Following a national search, the Information Trust Institute has named Gabriel Weaver as its first-ever Herman M. Dieckamp Post-Doctoral Fellow. The fellowship, made possible through a gift from Illinois alum Herman Dieckamp, funds a researcher in the area of trustworthy systems, particularly those that protect critical infrastructure.
“ITI is committed to developing systems that are resilient, reliable, and secure, and this fellowship is helping us further our capabilities in developing tools in this critical area,” said David M. Nicol,
director of the Information Trust Institute and the Franklin W. Woeltge Professor of Electrical and Computer Engineering
. “Gabe brings a wealth of experience in the area of fail-safe systems and is a perfect choice to be the inaugural fellow.”
Weaver earned a bachelor’s degree in the classics and mathematics from College of the Holy Cross and a PhD in computer science from Dartmouth College. Previously, he interned at MIT’s Lincoln Laboratory and served as a non-residential fellow at Harvard, where he designed an XML vocabulary to encode Ancient Greek Mathematical diagrams. He conducted a postdoc and more recently worked as a research scientist in Illinois' Information Trust Institute.
According to Nicol, fellows have flexibility in choosing the scope of their research. During Weaver’s tenure, work will focus on designing better ways to assess the safety and security of cyber-physical systems.
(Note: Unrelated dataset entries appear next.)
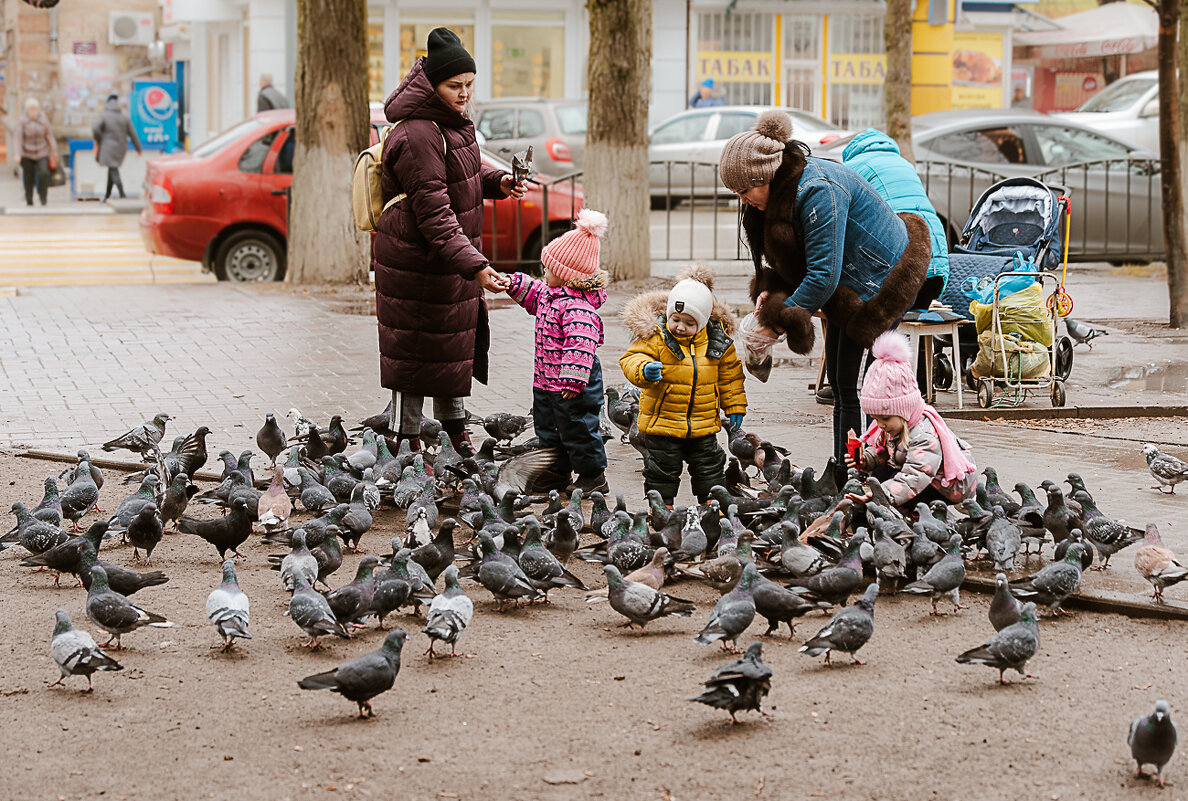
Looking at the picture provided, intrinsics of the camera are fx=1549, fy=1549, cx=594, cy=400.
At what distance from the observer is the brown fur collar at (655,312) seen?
24.8 feet

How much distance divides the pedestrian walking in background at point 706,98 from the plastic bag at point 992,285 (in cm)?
2033

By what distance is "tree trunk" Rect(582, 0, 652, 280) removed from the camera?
16.5 metres

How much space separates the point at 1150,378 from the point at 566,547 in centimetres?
634

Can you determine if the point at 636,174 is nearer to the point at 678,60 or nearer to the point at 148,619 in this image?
the point at 148,619

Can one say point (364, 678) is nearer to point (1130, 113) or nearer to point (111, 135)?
point (1130, 113)

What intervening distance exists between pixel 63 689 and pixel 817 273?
391 cm

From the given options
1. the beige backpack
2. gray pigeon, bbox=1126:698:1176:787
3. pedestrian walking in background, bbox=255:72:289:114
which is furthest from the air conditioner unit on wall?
gray pigeon, bbox=1126:698:1176:787

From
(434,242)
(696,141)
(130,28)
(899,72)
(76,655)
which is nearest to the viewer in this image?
(76,655)

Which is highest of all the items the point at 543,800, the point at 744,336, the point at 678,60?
the point at 678,60

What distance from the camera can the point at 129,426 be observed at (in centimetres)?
985

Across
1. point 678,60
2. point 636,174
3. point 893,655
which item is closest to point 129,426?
point 893,655

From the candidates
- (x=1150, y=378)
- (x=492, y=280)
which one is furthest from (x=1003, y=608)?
(x=1150, y=378)

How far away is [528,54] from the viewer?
32.4 meters

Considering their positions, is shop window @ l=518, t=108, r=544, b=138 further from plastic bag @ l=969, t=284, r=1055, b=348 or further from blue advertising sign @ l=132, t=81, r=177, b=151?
plastic bag @ l=969, t=284, r=1055, b=348
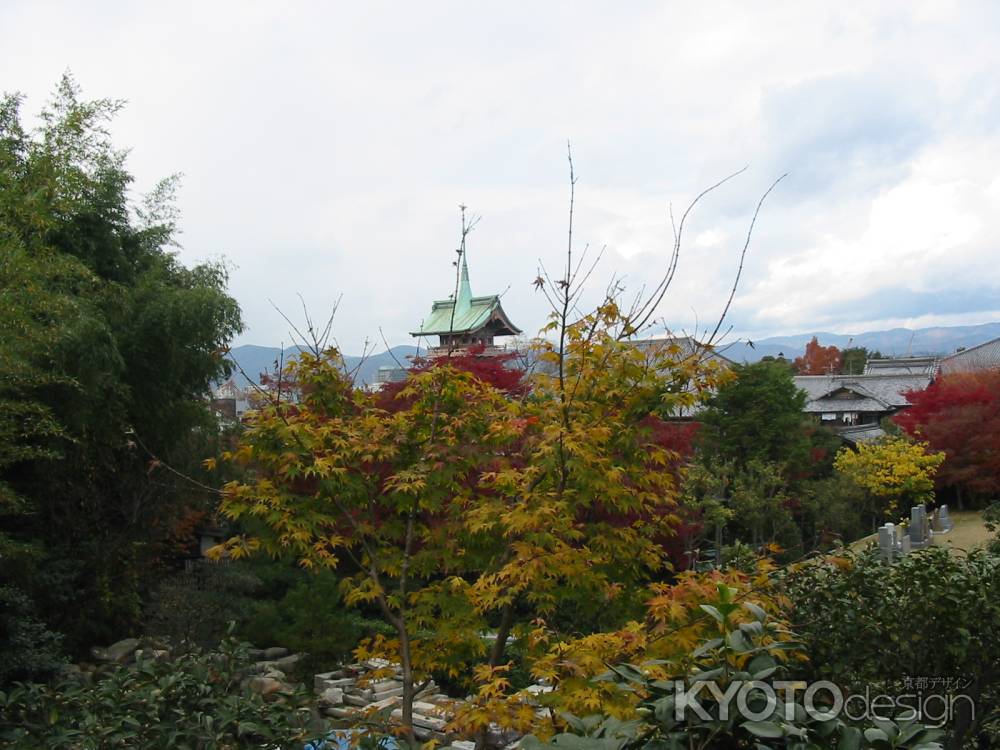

The research will be conducted in conjunction with ongoing work funded through the Critical Infrastructure Resilience Institute (CIRI), a Department of Homeland Security Center of Excellence at Illinois.
"The Dieckamp fellowship not only enables me to explore new theoretical approaches to evaluate cyber-physical systems’ security but to apply and evaluate such approaches in the context of critical infrastructure, which affect us on a daily basis,” Weaver said. “Mr. Dieckamp’s award not only enables me to pursue my intellectual passions in a world-class research environment, but to direct that passion in a manner that has the potential to serve others; as such, I am extremely honored and grateful for this opportunity."
In a 2013 interview with Illinois, Dieckamp said it was important that his gift fund research in trustworthy systems. The donor, a Jacksonville, Ill., native who attended Illinois in the late 1940s, served as chief operating office and president of General Public Utilities until his retirement in 1988. GPU (now merged with FirstEnergy) was the parent company of Metropolitan Edison, a utility that ran the nuclear reactor at Three Mile Island, the scene of an historic meltdown in 1979.
William H. Sanders, head of Illinois’ Department of Electrical and Computer Engineering and an ITI researcher, worked with the donor to develop the fellowship guidelines and believes this position will honor his wishes.
“This fellowship gives the opportunity for the recipient to think more broadly and deeply and without the constraints of having short-term deliverables,” Sanders said. “It gives us the freedom to look at hard, complex problems in the area of fail-safe systems.”